[DOSSIER] Intelligence artificielle 1/3

Intelligence artificielle : la robotisation gagne l'assurance

Intelligence artificielle : la robotisation gagne l'assurance

Automatisation, productivité, meilleure connaissance du client... Sans rentrer dans la science-fiction, l’IA suscite beaucoup d’espoir chez les assureurs, qui réfléchissent et expérimentent différents usages, à tous les niveaux de la chaîne de valeur.

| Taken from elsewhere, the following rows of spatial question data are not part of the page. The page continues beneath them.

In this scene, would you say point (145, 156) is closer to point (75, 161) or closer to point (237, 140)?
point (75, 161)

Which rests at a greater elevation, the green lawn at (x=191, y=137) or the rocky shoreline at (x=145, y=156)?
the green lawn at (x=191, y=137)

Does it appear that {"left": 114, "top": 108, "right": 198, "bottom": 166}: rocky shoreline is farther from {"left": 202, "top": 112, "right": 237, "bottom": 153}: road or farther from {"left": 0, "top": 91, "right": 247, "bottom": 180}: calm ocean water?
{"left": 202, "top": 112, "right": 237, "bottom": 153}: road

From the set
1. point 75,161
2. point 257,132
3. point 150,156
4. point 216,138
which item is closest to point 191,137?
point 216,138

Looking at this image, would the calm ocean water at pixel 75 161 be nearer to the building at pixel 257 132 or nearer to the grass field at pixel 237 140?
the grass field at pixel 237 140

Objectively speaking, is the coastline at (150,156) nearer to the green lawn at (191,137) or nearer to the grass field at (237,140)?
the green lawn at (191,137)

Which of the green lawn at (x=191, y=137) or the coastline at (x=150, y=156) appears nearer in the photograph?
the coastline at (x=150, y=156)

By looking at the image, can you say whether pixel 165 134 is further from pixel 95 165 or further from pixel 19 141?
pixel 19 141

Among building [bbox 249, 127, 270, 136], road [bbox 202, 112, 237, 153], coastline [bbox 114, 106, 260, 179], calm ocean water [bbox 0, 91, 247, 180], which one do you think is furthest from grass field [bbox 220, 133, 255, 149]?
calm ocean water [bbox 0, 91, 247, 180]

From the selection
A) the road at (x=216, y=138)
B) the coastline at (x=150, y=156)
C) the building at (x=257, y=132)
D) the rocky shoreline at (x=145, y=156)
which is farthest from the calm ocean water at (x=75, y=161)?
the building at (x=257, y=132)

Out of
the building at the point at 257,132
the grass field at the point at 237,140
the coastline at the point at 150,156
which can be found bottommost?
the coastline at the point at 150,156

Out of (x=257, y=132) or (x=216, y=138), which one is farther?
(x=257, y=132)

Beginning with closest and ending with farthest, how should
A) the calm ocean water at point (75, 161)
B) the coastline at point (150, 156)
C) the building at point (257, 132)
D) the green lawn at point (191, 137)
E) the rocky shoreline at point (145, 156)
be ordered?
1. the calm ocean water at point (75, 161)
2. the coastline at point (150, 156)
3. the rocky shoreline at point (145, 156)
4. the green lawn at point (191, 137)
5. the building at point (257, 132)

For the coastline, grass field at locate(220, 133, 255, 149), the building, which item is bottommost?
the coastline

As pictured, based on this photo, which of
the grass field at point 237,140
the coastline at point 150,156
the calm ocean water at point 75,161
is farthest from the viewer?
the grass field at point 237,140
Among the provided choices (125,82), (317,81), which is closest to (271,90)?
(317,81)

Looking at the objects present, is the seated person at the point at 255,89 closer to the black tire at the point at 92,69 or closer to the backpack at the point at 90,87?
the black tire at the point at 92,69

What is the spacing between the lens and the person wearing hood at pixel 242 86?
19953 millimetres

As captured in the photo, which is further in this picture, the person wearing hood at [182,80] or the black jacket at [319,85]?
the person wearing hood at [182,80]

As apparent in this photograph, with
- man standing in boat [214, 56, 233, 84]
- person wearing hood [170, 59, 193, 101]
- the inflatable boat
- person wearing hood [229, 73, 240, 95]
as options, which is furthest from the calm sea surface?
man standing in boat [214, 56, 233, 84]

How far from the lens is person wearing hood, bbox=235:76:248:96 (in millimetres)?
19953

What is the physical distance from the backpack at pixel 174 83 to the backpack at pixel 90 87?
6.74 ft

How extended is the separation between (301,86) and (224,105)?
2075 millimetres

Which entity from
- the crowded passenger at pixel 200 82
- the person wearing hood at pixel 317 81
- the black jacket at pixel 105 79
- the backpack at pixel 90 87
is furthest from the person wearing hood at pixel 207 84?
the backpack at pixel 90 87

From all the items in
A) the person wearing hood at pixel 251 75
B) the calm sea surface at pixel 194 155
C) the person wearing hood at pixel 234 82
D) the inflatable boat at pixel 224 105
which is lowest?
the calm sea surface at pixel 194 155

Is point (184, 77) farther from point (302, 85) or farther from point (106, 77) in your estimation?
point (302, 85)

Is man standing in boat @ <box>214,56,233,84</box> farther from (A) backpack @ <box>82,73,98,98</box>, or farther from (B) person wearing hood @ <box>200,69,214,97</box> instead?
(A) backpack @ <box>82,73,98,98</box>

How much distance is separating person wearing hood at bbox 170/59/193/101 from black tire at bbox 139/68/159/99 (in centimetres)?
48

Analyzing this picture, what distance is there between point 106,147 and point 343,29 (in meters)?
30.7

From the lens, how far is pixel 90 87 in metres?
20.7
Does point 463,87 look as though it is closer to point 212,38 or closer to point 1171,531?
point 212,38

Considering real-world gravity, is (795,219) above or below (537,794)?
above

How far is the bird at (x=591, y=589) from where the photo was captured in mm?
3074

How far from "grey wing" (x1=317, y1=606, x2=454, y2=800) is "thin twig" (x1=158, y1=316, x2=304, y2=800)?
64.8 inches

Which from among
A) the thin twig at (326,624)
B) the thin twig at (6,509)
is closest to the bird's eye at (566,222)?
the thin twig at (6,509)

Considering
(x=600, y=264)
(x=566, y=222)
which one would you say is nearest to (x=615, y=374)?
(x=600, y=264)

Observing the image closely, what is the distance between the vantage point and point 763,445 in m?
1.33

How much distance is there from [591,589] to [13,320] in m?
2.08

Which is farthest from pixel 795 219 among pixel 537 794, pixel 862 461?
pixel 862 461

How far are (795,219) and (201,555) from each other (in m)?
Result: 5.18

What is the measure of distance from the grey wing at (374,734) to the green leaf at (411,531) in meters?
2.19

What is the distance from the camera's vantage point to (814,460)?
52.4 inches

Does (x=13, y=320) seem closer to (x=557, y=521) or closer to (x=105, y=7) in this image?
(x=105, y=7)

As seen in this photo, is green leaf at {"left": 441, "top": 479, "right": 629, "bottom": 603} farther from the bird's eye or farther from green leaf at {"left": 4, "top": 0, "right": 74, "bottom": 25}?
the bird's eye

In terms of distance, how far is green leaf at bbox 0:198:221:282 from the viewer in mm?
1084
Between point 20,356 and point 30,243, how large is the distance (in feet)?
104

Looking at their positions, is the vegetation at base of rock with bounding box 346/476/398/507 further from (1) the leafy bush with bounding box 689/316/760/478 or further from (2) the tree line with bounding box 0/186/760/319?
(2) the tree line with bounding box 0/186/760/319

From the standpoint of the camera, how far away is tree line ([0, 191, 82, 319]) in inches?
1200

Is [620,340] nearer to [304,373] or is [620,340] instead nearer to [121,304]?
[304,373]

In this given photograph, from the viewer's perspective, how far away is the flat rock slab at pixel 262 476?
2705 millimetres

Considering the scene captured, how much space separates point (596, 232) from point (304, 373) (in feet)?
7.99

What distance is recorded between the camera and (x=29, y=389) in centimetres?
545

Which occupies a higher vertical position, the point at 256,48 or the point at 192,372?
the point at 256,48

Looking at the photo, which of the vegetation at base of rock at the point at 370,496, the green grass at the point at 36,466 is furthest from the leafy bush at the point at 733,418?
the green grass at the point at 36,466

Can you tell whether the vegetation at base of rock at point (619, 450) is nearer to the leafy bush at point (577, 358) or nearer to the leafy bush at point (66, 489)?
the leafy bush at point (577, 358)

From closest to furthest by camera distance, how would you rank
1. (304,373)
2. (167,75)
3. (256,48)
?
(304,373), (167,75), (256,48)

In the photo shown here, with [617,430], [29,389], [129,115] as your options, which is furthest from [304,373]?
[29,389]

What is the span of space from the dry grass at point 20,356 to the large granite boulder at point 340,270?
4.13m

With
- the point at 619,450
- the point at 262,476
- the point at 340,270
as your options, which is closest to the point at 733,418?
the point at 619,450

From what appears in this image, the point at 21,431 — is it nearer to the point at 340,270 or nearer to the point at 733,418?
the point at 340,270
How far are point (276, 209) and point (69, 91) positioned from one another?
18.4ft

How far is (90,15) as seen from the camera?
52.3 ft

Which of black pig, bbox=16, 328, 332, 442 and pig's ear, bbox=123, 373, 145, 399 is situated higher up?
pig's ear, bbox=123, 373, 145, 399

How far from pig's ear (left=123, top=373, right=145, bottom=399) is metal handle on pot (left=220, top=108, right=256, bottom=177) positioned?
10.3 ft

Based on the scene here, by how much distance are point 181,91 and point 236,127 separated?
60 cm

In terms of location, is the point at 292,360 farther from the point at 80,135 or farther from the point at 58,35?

Le 10 octobre, le Lloyd’s of London déployait pour la première fois de l’intelligence artificielle (IA) en matière d’analyse sémantique, rejoignant, ainsi, les nombreux assureurs qui ont déjà sauté le pas. Pourquoi s’y mettent-ils tous maintenant ? Simplement parce qu’aucun ne veut passer à côté des immenses potentialités offertes par cette technologie. « Les algorithmes d’IA existent depuis très longtemps. Mais nous pouvons, aujour­d’hui, les industrialiser grâce, à la fois, au volume de datas disponibles et à la performance des machines, qui ont eu un effet d’accélération », explique David Giblas, directeur innovation, digital et data de Malakoff Médéric. « C’est une énorme révolution ! La seule question est de savoir à quelle vitesse on peut l’embarquer et se l’approprier », complète Guillemette Picard, directrice big data et IA d’Allianz France. « Le sujet n’est pas de savoir si on doit y aller, mais comment y aller au plus vite, car l’IA est déjà partout ! » insiste Jérôme Sallard, associé chez Octen Consulting.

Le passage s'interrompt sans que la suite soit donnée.